[LIST OF TASKS]
A. In the passage on blockchain full nodes, whose cooperation would a full node need in order to link an IP address to an identity?
B. List every bracketed reference number that appears in the passage on blockchain full nodes.

-- Begin SELECTED EXCERPT --

Second, full nodes do receive the transactions via the internet. This gives access to IP addresses from which transactions are sent. Usually a full node will not be able to infer an identity from an IP address. Since the decision of the CJEU in the Breyer case, it is clear that information available to a third party may come in the ambit of means reasonably likely to be used, unless the effort needed to access it would be disproportionate and “the risk of identification appears in reality to be insignificant”. [16] Given that illegal content may be stored on a blockchain e.g. via a bitcoin transaction, [17] a full node can have an interest in knowing who placed illegal information on the full node’s system. This would require cooperation from an internet provider who can link the IP address to an identity legally. A claim to obtain personally identifying information of the person who placed the content on the blockchain from the pertinent Internet Provider has a good chance of being found proportional. [18] The immutability of the blockchain makes removal of content from the blockchain extremely costly for the full node. Therefore, being able to address the uploader is an important means to prevent or discourage illegal content upload from re-occurring in the future.

-- End SELECTED EXCERPT --
-- Begin GIVEN RECORDS --

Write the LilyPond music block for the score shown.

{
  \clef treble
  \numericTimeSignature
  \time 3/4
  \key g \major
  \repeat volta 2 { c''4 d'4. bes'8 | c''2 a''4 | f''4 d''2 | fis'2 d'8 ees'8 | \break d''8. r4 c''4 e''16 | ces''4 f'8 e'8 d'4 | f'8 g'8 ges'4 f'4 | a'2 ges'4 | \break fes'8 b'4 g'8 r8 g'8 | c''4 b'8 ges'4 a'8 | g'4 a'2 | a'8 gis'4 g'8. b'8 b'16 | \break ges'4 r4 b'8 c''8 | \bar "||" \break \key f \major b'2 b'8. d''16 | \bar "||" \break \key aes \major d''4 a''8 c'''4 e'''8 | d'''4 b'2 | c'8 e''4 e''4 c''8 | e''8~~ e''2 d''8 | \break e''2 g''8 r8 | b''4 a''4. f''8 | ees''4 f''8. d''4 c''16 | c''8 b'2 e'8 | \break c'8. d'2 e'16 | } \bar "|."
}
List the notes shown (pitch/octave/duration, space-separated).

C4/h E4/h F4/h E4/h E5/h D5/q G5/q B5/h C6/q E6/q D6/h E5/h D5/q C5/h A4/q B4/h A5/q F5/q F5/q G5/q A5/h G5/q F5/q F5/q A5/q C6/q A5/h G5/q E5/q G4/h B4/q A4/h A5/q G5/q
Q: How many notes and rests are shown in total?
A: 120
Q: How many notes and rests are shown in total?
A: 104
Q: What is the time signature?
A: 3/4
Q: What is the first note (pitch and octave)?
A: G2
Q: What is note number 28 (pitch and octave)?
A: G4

-- End GIVEN RECORDS --

[ANSWERS TO THE EXERCISES]
A. An internet provider who can legally link the IP address to an identity.

B. [16], [17], [18]